Класс зашумел, не зная еще, как вести себя. Самохин обвел ряды тяжелым взглядом, и стало тихо.
— Шиманский поспешил предложить мне ничью, — медленно начал Самохин, — ничьей я не принимаю. Я абсолютно уверен, что мы делаем не то, что нужно Шиманскому. Ему нужна информация? Могу подсказать другие источники, более точные и более обстоятельные, чем стихи Блока. Впрочем, эти источники, видимо, Шиманскому известны. Возможно, ему от Блока ничего не нужно. Возможно. Бывают такие случаи абсолютной эмоциональной глухоты. Но я не думаю, что здесь глухота. Здесь не глухота, здесь помехи. Вот, скажем, прелюдия фа-мажор Баха. Многие из вас ее слышали, хотя и не подозревали об этом. Прекрасная вещь. Но дайте послушать ее человеку, который занят тем, что подсчитывает в уме, сколько денег он истратил и сколько у него осталось.
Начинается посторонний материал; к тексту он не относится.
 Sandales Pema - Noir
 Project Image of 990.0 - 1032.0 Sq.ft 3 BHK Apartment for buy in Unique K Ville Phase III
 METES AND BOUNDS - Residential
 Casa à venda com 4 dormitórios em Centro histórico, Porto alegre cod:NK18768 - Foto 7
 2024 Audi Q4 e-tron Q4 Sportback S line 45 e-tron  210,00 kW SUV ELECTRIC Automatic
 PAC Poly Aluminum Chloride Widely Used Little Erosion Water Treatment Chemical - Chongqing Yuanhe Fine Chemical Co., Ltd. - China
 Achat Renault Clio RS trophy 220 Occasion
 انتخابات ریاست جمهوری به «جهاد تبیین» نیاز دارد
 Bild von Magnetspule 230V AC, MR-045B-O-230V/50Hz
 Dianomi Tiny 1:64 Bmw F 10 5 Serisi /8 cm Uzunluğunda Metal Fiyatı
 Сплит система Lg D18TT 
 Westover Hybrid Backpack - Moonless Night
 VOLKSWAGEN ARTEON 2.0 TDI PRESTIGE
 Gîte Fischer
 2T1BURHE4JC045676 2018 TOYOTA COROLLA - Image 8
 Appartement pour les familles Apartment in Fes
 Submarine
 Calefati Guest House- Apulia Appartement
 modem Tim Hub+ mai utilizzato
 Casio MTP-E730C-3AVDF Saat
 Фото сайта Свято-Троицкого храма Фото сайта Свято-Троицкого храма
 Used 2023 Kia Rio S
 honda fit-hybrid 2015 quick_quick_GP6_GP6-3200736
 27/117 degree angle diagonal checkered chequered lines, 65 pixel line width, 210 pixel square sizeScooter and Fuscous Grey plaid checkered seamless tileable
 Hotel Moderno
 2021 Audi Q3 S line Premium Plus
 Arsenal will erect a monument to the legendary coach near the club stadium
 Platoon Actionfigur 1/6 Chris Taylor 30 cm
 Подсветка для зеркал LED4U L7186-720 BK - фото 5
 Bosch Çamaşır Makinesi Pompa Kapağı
Вы знаете, я не уверен, что при первых же звуках прелюдии человек этот прекратит свои подсчеты. Более того, нет гарантии, что он прекратит свое занятие к последнему аккорду. Вполне вероятно, что музыка будет лишь раздражать его, сбивая со счета. Искусство не всесильно, хотя и может многое. Но значит ли приведенный пример, что человек этот для искусства потерян? По-видимому, нет. Как только он прекратит свои подсчеты… Не может же человек считать деньги всю жизнь. Тем более если он неглуп, начитан и, как Шиманский, знает, что не в деньгах счастье. Счастье не в деньгах, зрелость не в аттестате, знания не в дипломе, ученость не в степени. Все это известно каждому из вас, и Шиманский, я думаю, с этим согласен. У меня нет уверенности, что в данный момент кто-то из вас не занят какими-то подсчетами, принижающими, заземляющими, мельчащими такие высокие понятия, как зрелость, ум, опыт, ученость, счастье. Но в одном я уверен: все тридцать человек одновременно не могут быть заняты подобными чисто арифметическими выкладками. Не верю, что это возможно, и не поверю, даже если это окажется так.